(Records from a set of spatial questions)
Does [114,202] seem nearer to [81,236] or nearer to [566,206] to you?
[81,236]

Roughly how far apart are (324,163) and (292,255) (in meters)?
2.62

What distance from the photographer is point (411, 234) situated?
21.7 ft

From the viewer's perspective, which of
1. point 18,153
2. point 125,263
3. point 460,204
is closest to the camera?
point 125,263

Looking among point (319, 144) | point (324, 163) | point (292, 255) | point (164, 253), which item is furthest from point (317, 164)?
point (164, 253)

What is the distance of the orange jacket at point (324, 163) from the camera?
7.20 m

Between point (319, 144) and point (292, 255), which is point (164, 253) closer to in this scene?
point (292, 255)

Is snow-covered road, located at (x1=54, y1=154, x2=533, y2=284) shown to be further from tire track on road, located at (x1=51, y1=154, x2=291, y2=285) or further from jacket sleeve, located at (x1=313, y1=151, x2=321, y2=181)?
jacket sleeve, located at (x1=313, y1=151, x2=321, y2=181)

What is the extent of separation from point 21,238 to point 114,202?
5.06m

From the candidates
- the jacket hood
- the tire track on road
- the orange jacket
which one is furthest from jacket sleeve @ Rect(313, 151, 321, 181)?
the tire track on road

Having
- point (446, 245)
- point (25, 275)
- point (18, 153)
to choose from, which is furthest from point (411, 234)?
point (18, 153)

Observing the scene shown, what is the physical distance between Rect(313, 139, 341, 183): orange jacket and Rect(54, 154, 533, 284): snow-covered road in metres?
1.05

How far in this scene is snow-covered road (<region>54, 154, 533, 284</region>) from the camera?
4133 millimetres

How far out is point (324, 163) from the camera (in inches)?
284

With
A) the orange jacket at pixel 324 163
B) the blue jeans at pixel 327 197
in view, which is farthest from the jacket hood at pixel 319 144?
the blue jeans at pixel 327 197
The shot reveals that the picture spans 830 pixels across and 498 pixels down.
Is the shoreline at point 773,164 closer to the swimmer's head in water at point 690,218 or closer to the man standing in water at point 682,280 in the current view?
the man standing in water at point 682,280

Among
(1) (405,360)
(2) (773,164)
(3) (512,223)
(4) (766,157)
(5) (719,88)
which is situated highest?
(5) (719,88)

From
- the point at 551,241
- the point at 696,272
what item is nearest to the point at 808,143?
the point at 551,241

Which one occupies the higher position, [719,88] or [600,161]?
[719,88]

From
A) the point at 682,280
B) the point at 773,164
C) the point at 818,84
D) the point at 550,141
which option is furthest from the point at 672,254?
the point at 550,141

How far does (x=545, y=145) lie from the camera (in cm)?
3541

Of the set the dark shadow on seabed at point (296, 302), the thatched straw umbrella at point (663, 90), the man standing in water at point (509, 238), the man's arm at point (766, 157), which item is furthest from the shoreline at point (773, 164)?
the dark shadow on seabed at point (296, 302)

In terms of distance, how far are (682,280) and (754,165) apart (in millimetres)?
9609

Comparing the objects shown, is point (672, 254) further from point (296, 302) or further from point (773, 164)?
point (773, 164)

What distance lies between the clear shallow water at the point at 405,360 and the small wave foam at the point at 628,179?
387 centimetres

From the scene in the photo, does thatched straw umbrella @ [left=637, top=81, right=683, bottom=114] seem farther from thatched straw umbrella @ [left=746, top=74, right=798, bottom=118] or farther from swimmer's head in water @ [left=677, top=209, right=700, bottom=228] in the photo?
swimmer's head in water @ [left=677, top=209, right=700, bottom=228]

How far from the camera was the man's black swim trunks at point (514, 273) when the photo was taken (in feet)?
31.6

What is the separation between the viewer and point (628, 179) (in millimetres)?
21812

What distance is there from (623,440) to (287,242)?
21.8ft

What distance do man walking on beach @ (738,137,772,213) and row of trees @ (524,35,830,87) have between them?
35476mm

(Exercise requirements)
Output the material from the line with "What distance lies" through the end of the material as a two-column CSV with the headers input and output. Put each text and its answer in one row, each in a single quoted field with line breaks replaced by spaces.

(Solution to this task)
input,output
"What distance lies between the clear shallow water at the point at 405,360 and the small wave foam at the point at 628,179?","387 centimetres"
"From the scene in the photo, does thatched straw umbrella @ [left=637, top=81, right=683, bottom=114] seem farther from thatched straw umbrella @ [left=746, top=74, right=798, bottom=118] or farther from swimmer's head in water @ [left=677, top=209, right=700, bottom=228] in the photo?","swimmer's head in water @ [left=677, top=209, right=700, bottom=228]"
"How far from the camera was the man's black swim trunks at point (514, 273) when the photo was taken (in feet)?","31.6"
"What is the separation between the viewer and point (628, 179) (in millimetres)?","21812"
"What distance is there from (623,440) to (287,242)?","21.8ft"
"What distance do man walking on beach @ (738,137,772,213) and row of trees @ (524,35,830,87) have between them?","35476mm"